YOUR GOAL — Find each line below containing the word "height" and copy it.

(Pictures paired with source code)
○ ○ ○ ○
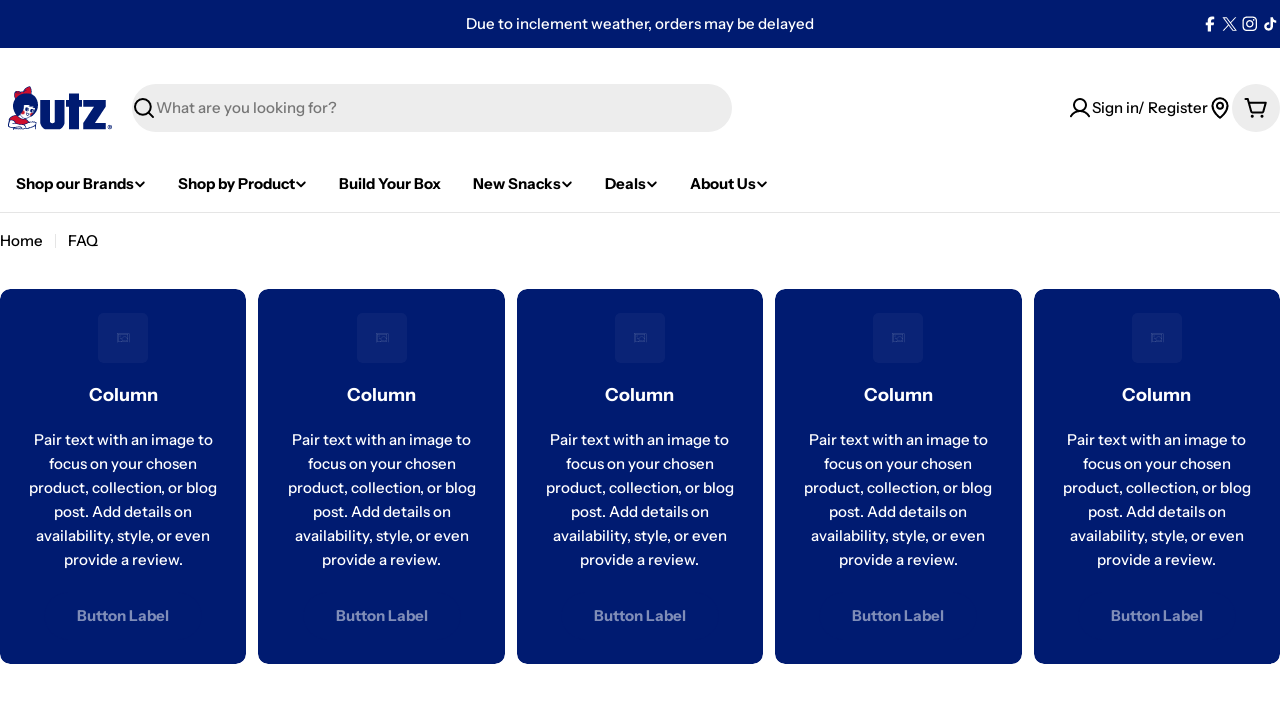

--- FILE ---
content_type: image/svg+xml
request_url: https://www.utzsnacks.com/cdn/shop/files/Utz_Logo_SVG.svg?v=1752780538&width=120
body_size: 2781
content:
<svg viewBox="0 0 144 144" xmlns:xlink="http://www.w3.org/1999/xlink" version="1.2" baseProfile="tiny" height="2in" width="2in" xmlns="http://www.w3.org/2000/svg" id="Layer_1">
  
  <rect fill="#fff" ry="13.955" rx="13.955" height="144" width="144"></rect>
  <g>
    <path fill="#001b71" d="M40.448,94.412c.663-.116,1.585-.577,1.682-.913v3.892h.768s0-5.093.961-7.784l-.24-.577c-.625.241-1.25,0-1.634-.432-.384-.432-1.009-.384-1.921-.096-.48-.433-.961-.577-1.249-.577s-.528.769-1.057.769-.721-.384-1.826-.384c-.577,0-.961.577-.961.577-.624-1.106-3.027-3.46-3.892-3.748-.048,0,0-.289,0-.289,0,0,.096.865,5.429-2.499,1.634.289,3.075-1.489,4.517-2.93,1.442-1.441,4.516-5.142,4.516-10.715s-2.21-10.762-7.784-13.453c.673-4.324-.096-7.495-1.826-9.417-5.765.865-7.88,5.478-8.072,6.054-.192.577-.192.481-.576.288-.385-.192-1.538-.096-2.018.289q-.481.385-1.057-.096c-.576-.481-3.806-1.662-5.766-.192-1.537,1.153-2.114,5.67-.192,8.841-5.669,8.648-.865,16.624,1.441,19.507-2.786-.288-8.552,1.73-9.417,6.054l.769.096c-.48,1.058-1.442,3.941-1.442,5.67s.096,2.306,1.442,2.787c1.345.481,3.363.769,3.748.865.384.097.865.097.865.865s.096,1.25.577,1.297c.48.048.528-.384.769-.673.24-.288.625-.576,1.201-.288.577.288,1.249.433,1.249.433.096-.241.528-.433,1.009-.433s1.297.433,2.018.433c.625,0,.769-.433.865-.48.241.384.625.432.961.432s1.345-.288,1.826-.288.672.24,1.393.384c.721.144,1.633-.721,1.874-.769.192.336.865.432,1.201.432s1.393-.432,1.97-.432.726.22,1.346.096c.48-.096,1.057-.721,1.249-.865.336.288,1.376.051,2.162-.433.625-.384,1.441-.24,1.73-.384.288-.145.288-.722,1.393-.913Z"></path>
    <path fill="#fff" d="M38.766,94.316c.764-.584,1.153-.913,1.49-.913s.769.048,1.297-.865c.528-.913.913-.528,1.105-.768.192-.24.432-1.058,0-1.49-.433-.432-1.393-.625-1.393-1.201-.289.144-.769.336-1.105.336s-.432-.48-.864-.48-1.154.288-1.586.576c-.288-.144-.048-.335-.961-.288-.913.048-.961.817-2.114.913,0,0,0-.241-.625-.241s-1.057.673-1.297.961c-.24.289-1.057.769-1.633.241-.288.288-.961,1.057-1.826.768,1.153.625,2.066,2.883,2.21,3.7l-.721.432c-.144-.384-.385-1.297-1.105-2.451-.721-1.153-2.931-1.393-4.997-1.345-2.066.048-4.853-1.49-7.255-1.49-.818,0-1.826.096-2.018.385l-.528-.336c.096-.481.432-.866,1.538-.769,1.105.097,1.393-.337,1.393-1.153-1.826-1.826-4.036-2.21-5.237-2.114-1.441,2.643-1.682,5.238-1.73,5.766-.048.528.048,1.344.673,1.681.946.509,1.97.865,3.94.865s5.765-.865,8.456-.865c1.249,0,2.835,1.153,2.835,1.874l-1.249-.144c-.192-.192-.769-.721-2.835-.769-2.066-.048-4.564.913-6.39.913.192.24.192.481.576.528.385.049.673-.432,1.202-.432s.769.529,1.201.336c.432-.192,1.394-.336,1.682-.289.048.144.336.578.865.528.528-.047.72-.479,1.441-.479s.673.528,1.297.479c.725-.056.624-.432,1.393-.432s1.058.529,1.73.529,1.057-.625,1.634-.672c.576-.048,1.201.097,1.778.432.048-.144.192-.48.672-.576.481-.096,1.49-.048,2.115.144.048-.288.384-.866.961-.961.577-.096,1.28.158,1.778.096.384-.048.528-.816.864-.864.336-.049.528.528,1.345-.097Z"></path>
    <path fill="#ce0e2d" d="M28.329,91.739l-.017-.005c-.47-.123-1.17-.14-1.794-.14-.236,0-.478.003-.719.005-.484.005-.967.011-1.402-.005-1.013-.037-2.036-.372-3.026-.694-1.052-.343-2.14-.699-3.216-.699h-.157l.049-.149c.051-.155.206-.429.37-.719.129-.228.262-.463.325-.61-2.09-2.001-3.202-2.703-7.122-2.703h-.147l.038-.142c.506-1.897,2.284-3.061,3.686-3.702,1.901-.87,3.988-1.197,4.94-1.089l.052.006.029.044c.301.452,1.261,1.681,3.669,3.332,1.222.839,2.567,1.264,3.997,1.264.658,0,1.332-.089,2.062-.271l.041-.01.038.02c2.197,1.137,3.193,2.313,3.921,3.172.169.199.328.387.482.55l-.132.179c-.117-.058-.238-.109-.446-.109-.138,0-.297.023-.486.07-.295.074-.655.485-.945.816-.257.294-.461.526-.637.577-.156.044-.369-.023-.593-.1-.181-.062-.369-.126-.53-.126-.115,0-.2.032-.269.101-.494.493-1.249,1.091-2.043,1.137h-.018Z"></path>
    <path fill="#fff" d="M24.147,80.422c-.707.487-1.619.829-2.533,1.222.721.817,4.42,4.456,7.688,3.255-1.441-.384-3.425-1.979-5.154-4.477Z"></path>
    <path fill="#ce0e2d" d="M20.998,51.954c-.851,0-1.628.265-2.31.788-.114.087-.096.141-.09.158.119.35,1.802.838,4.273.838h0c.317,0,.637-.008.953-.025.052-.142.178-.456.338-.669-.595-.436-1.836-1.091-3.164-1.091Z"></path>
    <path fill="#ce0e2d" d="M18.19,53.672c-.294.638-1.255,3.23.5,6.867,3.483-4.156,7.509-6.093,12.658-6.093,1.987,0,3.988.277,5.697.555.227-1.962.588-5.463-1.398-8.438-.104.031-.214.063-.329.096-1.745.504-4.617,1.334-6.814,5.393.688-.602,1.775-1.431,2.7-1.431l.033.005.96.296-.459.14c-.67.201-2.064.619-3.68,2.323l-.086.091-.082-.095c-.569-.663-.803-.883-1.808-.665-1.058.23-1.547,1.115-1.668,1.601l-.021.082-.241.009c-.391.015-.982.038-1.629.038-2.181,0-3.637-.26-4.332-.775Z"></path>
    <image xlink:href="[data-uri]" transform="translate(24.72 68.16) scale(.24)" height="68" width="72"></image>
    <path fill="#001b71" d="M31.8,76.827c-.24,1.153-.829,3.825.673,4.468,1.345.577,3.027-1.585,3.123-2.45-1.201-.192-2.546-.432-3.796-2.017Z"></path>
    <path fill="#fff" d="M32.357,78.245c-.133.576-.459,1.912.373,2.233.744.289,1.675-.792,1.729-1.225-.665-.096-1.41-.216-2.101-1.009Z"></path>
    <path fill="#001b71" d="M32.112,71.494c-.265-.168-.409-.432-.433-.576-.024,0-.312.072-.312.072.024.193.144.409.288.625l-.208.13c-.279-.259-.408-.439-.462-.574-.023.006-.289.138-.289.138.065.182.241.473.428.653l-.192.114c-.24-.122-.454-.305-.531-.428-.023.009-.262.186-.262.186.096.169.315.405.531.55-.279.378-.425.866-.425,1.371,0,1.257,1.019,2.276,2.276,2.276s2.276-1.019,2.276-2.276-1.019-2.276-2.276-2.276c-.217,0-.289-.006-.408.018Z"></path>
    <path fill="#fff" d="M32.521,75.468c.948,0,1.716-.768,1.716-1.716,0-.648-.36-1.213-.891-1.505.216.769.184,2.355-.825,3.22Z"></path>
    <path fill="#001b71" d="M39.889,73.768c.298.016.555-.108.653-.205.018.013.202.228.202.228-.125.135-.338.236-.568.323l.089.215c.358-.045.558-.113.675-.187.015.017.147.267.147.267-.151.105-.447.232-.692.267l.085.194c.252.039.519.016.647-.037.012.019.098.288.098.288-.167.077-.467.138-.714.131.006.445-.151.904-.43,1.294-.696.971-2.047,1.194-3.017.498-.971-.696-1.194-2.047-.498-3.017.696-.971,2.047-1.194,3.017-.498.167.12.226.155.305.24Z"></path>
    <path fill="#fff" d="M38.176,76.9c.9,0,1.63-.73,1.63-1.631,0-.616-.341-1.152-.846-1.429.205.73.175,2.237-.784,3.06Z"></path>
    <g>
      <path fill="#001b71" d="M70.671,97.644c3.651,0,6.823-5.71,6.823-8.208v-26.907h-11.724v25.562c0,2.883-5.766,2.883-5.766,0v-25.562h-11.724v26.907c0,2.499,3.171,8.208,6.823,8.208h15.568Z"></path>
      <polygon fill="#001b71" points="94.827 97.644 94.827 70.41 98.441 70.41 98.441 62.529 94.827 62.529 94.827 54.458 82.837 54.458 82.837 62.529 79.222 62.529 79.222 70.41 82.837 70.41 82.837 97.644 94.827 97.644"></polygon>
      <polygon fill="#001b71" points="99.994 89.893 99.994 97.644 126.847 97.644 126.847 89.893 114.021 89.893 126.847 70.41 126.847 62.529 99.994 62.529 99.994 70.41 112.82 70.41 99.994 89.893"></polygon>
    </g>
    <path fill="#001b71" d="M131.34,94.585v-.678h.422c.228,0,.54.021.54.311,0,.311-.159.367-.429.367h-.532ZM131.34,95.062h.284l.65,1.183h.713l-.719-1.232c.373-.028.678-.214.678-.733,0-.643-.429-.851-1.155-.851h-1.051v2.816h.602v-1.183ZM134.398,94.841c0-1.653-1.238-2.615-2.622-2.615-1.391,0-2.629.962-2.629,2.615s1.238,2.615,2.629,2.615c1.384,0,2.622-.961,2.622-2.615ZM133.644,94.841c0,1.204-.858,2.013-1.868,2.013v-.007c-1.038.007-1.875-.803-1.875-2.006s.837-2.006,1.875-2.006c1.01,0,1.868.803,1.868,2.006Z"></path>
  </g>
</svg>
○ ○ ○ ○
YOUR RESPONSE —
<svg viewBox="0 0 144 144" xmlns:xlink="http://www.w3.org/1999/xlink" version="1.2" baseProfile="tiny" height="2in" width="2in" xmlns="http://www.w3.org/2000/svg" id="Layer_1">
  <rect fill="#fff" ry="13.955" rx="13.955" height="144" width="144"></rect>
    <image xlink:href="[data-uri]" transform="translate(24.72 68.16) scale(.24)" height="68" width="72"></image>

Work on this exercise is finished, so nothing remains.